**Task goal:**
Copy out the items below, swapping "vertical rock face" for "sheer cliff face" wherever it occurs and leaving everything else unchanged.

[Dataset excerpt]
========
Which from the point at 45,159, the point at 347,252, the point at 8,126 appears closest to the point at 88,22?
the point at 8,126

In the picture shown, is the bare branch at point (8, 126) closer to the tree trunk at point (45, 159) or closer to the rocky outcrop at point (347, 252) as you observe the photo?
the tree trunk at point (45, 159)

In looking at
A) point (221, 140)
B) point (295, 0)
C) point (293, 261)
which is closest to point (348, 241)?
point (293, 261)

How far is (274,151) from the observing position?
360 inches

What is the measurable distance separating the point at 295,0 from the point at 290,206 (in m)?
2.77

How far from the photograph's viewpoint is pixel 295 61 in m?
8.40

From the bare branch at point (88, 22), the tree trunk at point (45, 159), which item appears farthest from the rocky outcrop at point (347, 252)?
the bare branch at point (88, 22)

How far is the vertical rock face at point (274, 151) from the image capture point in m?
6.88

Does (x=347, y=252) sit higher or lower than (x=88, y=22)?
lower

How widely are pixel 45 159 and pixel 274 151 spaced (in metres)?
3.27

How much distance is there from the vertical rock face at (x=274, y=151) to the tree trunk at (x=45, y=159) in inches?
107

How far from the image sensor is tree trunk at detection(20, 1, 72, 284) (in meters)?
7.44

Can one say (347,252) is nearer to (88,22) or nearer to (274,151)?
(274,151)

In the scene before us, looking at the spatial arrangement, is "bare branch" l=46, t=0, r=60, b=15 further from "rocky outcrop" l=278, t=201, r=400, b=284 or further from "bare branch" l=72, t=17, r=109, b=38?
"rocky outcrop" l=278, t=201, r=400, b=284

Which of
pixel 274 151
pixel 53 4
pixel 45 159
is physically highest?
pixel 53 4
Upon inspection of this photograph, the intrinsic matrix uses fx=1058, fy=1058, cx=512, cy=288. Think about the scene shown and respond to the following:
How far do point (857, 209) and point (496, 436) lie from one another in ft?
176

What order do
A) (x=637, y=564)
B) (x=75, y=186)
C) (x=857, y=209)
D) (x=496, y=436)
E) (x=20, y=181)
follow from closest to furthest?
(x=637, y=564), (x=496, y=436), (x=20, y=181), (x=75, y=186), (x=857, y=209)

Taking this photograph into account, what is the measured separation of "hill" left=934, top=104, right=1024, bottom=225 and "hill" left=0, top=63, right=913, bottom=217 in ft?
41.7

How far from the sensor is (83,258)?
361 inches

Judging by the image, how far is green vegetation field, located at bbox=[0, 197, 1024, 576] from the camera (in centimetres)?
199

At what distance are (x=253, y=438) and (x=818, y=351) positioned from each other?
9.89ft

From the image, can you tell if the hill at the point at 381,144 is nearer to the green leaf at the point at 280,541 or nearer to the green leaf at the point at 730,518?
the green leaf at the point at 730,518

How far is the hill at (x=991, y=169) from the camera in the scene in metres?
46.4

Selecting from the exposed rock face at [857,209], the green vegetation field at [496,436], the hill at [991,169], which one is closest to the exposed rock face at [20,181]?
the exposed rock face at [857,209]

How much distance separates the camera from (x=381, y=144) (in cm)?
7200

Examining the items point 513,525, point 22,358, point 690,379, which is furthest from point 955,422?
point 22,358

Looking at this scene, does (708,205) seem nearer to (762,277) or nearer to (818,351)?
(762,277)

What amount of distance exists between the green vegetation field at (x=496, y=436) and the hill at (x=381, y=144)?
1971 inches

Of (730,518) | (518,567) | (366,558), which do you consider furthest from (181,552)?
========
**Correct result:**
Which from the point at 45,159, the point at 347,252, the point at 8,126 appears closest to the point at 88,22?
the point at 8,126

In the picture shown, is the bare branch at point (8, 126) closer to the tree trunk at point (45, 159) or closer to the rocky outcrop at point (347, 252) as you observe the photo?
the tree trunk at point (45, 159)

In looking at
A) point (221, 140)
B) point (295, 0)
C) point (293, 261)
which is closest to point (348, 241)?
point (293, 261)

How far is (274,151) from the observing position?
360 inches

What is the measurable distance separating the point at 295,0 from the point at 290,206 (in m)?
2.77

How far from the photograph's viewpoint is pixel 295 61 in m?
8.40

From the bare branch at point (88, 22), the tree trunk at point (45, 159), which item appears farthest from the rocky outcrop at point (347, 252)?
the bare branch at point (88, 22)

How far is the sheer cliff face at point (274, 151) from the image capture point in m?
6.88

Does (x=347, y=252) sit higher or lower than (x=88, y=22)?
lower

How widely are pixel 45 159 and pixel 274 151 spaced (in metres)?
3.27

How much distance is there from the sheer cliff face at (x=274, y=151) to the tree trunk at (x=45, y=159) in inches?
107

How far from the image sensor is tree trunk at detection(20, 1, 72, 284) (in meters)?
7.44

Can one say (347,252) is nearer to (88,22) or nearer to (274,151)?
(274,151)

In the scene before us, looking at the spatial arrangement, is "bare branch" l=46, t=0, r=60, b=15 further from "rocky outcrop" l=278, t=201, r=400, b=284 or further from "bare branch" l=72, t=17, r=109, b=38?
"rocky outcrop" l=278, t=201, r=400, b=284

Which of
pixel 274 151
pixel 53 4
pixel 45 159
is physically highest?
pixel 53 4
Upon inspection of this photograph, the intrinsic matrix uses fx=1058, fy=1058, cx=512, cy=288. Think about the scene shown and respond to the following:
How far do point (857, 209) and point (496, 436) lie from one another in ft?
176

What order do
A) (x=637, y=564)
B) (x=75, y=186)
C) (x=857, y=209)
D) (x=496, y=436)
E) (x=20, y=181)
follow from closest to furthest?
(x=637, y=564), (x=496, y=436), (x=20, y=181), (x=75, y=186), (x=857, y=209)

Taking this photograph into account, what is the measured separation of "hill" left=934, top=104, right=1024, bottom=225 and "hill" left=0, top=63, right=913, bottom=217 in ft?
41.7

How far from the sensor is (83,258)?
361 inches

Judging by the image, how far is green vegetation field, located at bbox=[0, 197, 1024, 576] from the camera (in centimetres)?
199

At what distance are (x=253, y=438) and (x=818, y=351) positioned from each other?
9.89ft

From the image, can you tell if the hill at the point at 381,144 is nearer to the green leaf at the point at 280,541 or nearer to the green leaf at the point at 730,518?
the green leaf at the point at 730,518

How far is the hill at (x=991, y=169) from the camera in the scene in metres?
46.4

Selecting from the exposed rock face at [857,209], the green vegetation field at [496,436], the hill at [991,169], which one is closest to the exposed rock face at [20,181]?
the exposed rock face at [857,209]

How much distance separates the camera from (x=381, y=144) (in cm)?
7200

Examining the items point 513,525, point 22,358, point 690,379, which is furthest from point 955,422?
point 22,358

Looking at this scene, does (708,205) seem nearer to (762,277) or nearer to (818,351)?
(762,277)

What amount of distance exists between the green vegetation field at (x=496, y=436) and the hill at (x=381, y=144)?
1971 inches

Of (730,518) | (518,567) | (366,558), which do you consider furthest from (181,552)?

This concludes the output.